§ Written request
Revise the data below by swapping "bottommost" for "lowest" wherever it occurs, keeping everything else intact. Reproduce the revised data without the pictures.
:::
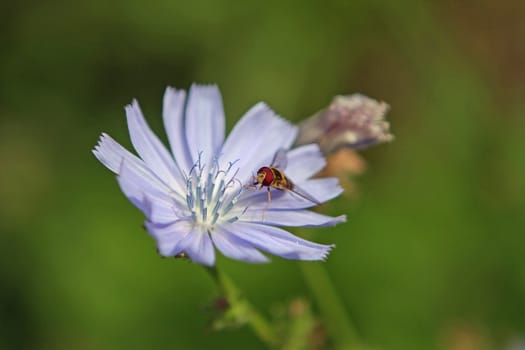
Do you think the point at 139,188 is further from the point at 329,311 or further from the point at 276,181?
the point at 329,311

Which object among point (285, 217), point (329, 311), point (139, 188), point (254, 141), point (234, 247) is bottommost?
point (329, 311)

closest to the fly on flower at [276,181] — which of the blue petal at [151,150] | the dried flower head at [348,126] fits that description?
the blue petal at [151,150]

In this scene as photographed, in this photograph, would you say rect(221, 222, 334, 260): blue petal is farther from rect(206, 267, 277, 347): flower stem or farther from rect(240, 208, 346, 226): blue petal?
rect(206, 267, 277, 347): flower stem

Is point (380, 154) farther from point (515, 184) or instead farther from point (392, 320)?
point (392, 320)

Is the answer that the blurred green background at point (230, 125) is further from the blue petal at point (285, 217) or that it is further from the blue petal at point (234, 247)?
the blue petal at point (234, 247)

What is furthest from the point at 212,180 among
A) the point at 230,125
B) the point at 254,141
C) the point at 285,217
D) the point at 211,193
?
the point at 230,125

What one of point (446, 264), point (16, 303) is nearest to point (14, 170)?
point (16, 303)

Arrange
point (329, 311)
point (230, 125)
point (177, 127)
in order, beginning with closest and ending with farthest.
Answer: point (177, 127) → point (329, 311) → point (230, 125)
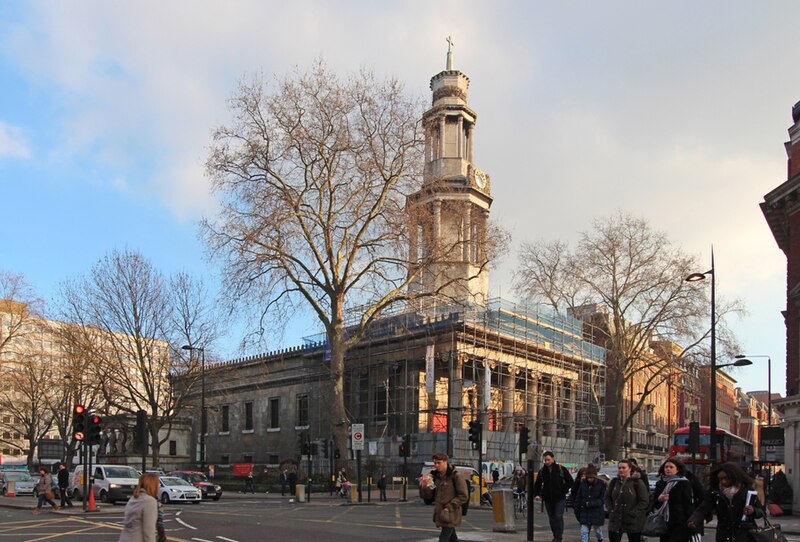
:::
§ Solution for this exercise
Do you think the point at 139,188 is further from the point at 329,311 or further from the point at 276,181?
the point at 329,311

Which object among point (285, 217), point (329, 311), point (139, 188), point (254, 141), point (234, 247) is lowest?
point (329, 311)

closest to the fly on flower at [276,181] — which of the blue petal at [151,150] | the dried flower head at [348,126] fits that description?
the blue petal at [151,150]

In this scene as photographed, in this photograph, would you say rect(221, 222, 334, 260): blue petal is farther from rect(206, 267, 277, 347): flower stem or farther from rect(240, 208, 346, 226): blue petal?
rect(206, 267, 277, 347): flower stem

Is point (380, 154) farther from point (515, 184) or instead farther from point (392, 320)?
point (392, 320)

Is the answer that the blurred green background at point (230, 125) is further from the blue petal at point (285, 217) or that it is further from the blue petal at point (234, 247)?
the blue petal at point (234, 247)

What is furthest from the point at 212,180 among
A) the point at 230,125
B) the point at 254,141
C) the point at 285,217
D) the point at 211,193
?
the point at 230,125

What one of point (446, 264), point (16, 303) is nearest to point (14, 170)?
point (16, 303)

Arrange
point (329, 311)
point (230, 125)
point (177, 127)
in order, beginning with closest and ending with farthest.
Answer: point (177, 127) → point (329, 311) → point (230, 125)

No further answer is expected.